What is expected – Rewrite everything from "At one time, the" down to "of the city." in the Grand Rapids article below, putting "assistant" wherever "secretary" appears.

Exercise passage –
^^^^^^^^
Top floors of historic Grand Rapids buildings to finally get tenant

GRAND RAPIDS — After more than a half-century of being virtually empty, the upper floors of three historic buildings at the center of downtown are expected to be abuzz with activity.

Smith Haughey Rice & Roegge has signed a deal that will move the law firm into 25,000 square feet spread across the upper three floors of what is collectively called the Flat Iron Building, 100-114 Monroe Center.

The buildings, built between 1860 and 1870, house Groskopf’s Luggage & Gifts and Mexican restaurant Cinco de Mayo on their ground floors. A portion of the former Blake’s Turkey at Monroe Center and Ottawa remains available for lease to a retail tenant, with the western portion of the storefront being transformed into a lobby for the law firm.

The 103-employee office is downsizing from a 38,000-square-foot, two-floor space it has occupied inside the Calder Plaza Building, 250 Monroe Ave. NW, for about 30 years.

Lisa Young, marketing director for the firm, said smaller office space reflects changing trends in the legal industry, including standardized office sizes for all lawyers, elimination of a hard-copy law library, and the increasing trend of allowing lawyers to work from home when they don’t need to be in their office.

“The world has changed so much from when we moved into our current building 30 years ago,” said William Scarbrough, the firm’s chief operating officer.

At one time, the firm had one secretary for every lawyer, he said. Today the ratio is three lawyers per secretary.

Scarbrough said the finances of the deal made sense because of the relatively depressed real estate market and the competition for large tenants. He also said there was overwhelming support among the firm’s partners for being in a renovated historic building near the center of the city.
^^^^^^^^
Given material –
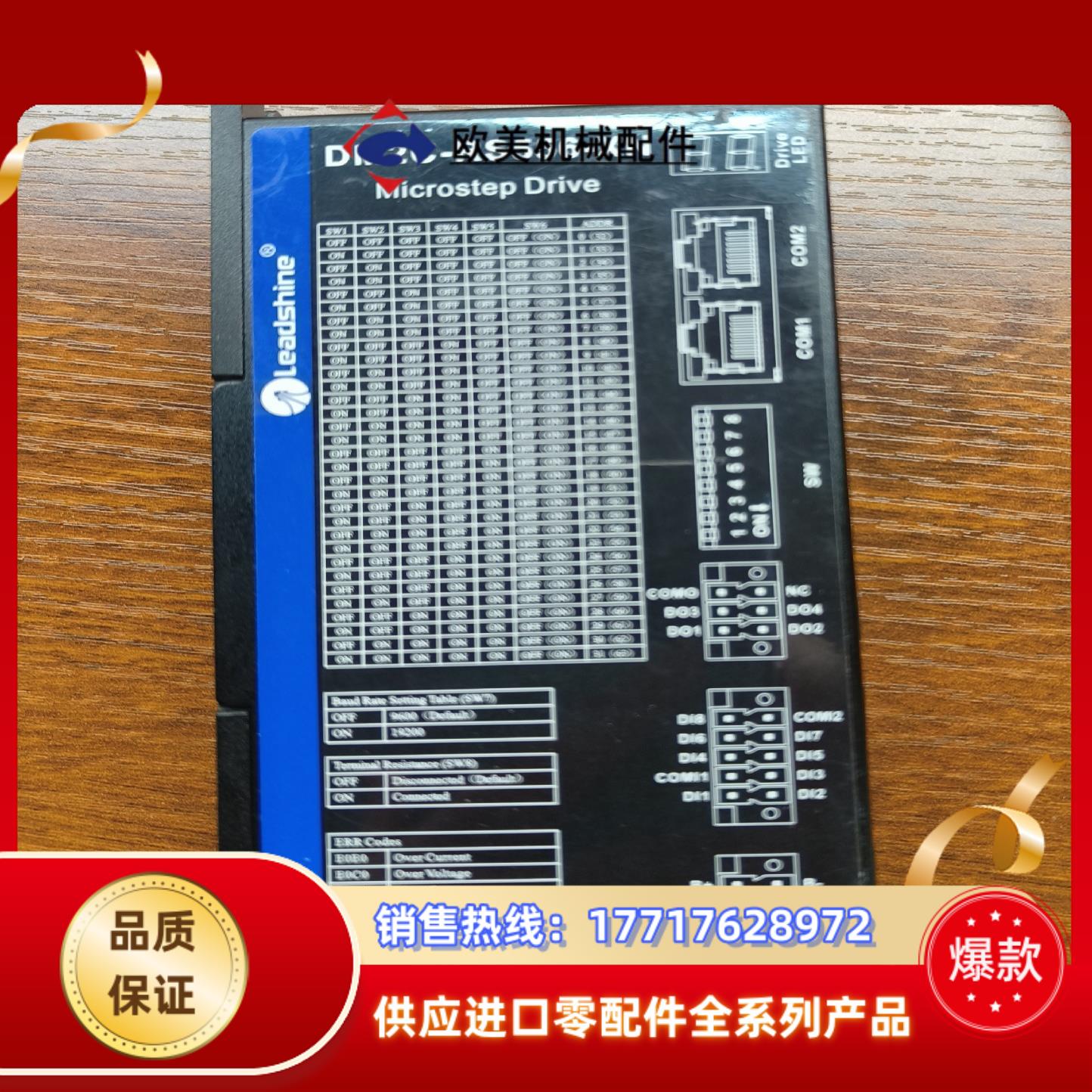 雷赛智能 DM2C-RS556-XN 总线控制驱动器 。成色议价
^^^^^^^^
Your solution –
At one time, the firm had one assistant for every lawyer, he said. Today the ratio is three lawyers per assistant.

Scarbrough said the finances of the deal made sense because of the relatively depressed real estate market and the competition for large tenants. He also said there was overwhelming support among the firm’s partners for being in a renovated historic building near the center of the city.